Va-t-on vers une vaccination systématique de la population contre ce nouveau virus ?

Nous allons être conduit à vacciner tout le monde, au Nord, comme au Sud, dans les pays riches comme dans ceux en voie de développement. Et mon avis est que le plus vite sera le mieux, compte tenu de l'évolution actuelle. Mais il y a des délais incompressibles. L'OMS a donné à tous les laboratoires investis dans les vaccins la souche de virus de base. Si tout va bien, si les rendements sont bons, si cette souche se comporte sans imprévu, il faudra compter quatre à six mois, avant de disposer de vaccins. Par ailleurs, c'est un vaccin nouveau, avec une population naïve, nous ne sommes pas dans des conditions classiques. Il va falloir faire des essais cliniques pour vérifier l'efficacité et l'absence d'effets secondaires. Il faudra sans doute deux doses contre ce nouveau virus. Tout cela prolonge les délais d'obtention. Les travaux de préparation d'un vaccin contre une pandémie liée au H5N1 représentent une aide notable.

Faudra-t-il se faire vacciner contre ce nouveau virus et contre la grippe saisonnière ?

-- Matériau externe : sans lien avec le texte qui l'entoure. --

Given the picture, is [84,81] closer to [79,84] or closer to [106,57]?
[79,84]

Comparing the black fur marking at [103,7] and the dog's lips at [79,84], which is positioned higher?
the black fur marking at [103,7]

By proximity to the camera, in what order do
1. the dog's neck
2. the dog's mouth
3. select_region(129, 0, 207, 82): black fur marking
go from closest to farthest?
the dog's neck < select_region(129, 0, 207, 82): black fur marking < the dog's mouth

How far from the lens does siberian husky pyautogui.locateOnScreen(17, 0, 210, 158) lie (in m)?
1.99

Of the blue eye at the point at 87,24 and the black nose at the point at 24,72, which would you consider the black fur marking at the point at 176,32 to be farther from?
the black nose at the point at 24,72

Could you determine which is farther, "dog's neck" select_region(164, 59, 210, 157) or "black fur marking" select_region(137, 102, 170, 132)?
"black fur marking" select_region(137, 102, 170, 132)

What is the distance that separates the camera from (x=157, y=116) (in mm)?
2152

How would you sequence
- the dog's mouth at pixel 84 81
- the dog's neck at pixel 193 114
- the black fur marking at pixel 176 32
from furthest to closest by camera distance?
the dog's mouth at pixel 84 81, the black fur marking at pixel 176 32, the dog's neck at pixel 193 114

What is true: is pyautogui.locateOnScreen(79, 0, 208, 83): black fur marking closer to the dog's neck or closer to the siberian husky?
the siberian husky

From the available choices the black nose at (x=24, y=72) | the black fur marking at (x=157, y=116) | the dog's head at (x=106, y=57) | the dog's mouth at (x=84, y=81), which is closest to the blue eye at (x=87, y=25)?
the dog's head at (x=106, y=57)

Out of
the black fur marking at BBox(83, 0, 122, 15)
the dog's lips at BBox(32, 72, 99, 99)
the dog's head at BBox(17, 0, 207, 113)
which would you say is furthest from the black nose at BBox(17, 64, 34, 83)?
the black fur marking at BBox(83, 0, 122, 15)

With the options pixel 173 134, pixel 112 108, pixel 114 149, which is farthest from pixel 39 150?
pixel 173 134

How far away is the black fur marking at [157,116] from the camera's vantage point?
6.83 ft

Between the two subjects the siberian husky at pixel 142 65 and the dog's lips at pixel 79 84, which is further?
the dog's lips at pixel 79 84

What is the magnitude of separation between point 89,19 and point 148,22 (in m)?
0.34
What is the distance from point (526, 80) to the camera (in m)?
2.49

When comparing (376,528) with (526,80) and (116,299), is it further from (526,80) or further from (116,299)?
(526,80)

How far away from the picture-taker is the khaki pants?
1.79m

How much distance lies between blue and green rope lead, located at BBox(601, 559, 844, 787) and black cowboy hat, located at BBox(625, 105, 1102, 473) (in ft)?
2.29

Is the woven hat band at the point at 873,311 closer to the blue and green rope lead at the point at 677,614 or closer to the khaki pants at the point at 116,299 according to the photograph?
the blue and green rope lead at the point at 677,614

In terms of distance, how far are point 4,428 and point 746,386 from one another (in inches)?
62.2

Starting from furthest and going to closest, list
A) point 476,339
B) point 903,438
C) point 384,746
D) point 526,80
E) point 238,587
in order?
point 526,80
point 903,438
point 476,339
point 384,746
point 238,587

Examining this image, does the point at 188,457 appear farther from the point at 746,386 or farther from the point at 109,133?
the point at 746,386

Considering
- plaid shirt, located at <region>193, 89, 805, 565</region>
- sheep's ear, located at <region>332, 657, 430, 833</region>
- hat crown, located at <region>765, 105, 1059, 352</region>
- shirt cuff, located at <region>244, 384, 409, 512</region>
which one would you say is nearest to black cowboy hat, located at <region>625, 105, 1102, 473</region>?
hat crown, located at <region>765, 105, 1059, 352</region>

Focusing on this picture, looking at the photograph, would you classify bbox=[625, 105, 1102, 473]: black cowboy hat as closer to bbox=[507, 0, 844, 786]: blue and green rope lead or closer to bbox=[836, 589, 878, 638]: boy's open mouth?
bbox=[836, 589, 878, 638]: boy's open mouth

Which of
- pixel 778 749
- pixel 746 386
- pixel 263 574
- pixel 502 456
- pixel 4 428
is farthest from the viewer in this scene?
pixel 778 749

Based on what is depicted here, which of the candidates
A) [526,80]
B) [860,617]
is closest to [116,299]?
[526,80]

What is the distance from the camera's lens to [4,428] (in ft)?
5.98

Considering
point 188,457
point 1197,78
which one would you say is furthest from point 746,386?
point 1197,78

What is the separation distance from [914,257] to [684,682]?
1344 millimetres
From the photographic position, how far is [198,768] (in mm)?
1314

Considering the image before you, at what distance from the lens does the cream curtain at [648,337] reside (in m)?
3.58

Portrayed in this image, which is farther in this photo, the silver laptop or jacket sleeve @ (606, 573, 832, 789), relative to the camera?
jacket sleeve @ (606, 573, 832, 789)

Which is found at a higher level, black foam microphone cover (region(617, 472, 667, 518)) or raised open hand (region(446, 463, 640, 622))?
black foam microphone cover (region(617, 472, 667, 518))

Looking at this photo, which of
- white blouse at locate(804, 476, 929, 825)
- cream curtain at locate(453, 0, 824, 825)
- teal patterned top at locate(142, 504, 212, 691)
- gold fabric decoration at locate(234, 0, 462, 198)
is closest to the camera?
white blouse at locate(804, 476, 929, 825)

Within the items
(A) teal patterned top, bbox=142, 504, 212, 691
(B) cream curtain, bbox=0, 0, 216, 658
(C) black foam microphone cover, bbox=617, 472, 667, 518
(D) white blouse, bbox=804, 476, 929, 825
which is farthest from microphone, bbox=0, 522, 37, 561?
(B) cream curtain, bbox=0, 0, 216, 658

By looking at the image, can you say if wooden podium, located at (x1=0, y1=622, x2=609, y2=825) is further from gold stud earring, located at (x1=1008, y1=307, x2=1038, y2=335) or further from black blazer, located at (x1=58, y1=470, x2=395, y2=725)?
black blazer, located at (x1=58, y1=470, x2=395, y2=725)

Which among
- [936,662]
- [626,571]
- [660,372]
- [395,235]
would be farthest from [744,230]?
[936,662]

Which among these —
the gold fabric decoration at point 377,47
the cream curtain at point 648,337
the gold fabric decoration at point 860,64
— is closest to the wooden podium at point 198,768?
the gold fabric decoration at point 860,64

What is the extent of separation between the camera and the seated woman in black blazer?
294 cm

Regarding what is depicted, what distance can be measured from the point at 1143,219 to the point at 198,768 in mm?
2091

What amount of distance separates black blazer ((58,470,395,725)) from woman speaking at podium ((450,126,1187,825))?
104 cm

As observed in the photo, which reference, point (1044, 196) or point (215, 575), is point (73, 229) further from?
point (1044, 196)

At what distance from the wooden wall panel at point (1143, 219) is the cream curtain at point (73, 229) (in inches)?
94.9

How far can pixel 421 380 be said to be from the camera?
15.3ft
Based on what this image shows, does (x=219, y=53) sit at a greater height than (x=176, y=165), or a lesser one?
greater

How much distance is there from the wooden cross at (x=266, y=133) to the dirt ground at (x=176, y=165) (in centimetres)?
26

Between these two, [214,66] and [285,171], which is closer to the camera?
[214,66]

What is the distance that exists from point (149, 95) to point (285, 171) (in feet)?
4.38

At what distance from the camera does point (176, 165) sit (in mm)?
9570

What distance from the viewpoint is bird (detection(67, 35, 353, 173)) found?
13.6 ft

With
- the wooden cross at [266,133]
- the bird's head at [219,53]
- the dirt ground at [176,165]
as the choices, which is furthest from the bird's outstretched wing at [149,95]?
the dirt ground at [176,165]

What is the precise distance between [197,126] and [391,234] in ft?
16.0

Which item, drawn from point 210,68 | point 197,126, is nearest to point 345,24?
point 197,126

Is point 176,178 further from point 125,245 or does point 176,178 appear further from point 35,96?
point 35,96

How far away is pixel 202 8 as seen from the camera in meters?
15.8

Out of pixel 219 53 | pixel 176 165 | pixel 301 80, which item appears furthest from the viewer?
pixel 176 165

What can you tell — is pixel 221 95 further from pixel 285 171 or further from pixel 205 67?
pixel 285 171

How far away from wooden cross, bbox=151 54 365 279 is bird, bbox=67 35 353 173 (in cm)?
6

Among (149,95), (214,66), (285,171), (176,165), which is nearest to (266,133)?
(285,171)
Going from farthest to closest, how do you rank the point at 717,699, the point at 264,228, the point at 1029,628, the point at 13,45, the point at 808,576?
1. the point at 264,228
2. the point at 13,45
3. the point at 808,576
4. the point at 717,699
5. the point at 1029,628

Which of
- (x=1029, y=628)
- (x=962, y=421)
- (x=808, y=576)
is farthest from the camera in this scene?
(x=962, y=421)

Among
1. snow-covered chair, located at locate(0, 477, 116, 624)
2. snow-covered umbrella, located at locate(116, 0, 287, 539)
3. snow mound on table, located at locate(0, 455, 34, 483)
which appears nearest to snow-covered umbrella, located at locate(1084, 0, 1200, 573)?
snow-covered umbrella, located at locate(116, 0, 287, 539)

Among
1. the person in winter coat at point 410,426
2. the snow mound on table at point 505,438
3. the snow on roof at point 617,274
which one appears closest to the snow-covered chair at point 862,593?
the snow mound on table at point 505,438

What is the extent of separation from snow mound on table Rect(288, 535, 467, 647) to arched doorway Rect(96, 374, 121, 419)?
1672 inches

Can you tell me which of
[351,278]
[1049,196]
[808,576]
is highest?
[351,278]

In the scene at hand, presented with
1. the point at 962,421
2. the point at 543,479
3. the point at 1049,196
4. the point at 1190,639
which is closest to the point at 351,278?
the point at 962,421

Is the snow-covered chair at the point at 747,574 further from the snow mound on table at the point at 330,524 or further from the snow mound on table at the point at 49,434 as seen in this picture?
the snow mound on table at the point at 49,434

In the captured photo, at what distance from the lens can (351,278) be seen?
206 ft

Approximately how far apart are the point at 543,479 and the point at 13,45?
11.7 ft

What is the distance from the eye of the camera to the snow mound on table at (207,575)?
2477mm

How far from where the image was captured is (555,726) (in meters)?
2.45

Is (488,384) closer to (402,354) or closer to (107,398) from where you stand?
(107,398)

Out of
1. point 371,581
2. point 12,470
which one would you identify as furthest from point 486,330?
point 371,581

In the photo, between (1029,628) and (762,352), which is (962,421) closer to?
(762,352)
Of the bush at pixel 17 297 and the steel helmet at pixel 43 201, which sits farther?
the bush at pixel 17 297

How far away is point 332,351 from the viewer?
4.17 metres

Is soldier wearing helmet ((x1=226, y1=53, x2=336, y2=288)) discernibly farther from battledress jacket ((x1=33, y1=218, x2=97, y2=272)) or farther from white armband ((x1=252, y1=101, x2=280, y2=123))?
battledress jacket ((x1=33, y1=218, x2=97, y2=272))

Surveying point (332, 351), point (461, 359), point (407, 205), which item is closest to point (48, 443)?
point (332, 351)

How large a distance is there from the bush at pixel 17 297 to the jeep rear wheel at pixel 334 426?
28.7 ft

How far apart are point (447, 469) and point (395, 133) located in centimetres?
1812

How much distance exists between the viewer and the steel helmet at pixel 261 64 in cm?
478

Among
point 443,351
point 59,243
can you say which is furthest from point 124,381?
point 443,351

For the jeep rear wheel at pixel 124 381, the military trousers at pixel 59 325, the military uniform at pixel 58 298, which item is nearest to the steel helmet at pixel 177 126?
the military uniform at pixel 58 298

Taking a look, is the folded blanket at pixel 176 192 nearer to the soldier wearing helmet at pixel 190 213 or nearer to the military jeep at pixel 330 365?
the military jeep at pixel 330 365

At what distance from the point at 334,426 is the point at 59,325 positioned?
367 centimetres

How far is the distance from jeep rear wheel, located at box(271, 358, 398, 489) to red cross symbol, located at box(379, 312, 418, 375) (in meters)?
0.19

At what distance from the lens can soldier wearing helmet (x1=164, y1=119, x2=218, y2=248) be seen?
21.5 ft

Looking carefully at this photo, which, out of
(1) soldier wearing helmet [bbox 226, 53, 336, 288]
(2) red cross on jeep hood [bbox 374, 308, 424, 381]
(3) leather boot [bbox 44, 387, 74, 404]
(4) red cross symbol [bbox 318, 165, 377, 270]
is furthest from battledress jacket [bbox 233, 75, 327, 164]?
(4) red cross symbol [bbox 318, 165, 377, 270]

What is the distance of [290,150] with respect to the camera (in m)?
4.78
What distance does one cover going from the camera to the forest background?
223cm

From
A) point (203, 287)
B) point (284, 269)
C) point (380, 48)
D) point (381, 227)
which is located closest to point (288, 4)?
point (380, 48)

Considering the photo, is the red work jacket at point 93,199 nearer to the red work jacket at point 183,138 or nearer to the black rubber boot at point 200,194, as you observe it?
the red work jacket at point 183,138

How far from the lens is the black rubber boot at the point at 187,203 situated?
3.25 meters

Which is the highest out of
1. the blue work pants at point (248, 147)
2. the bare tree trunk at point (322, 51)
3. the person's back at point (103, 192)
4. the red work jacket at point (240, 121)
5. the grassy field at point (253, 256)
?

Les stocks contre la grippe saisonnière sont pratiquement déjà constitués. Les laboratoires s'attellent donc au nouveau vaccin. Aucun élément ne permet de dire que la grippe saisonnière, comme ce nouveau H1N1, va arrêter de circuler. Et il y a donc toutes les raisons de prévoir une double vaccination. Mais les décisions prises sont à réévaluer en permanence au regard de l'évolution de la situation.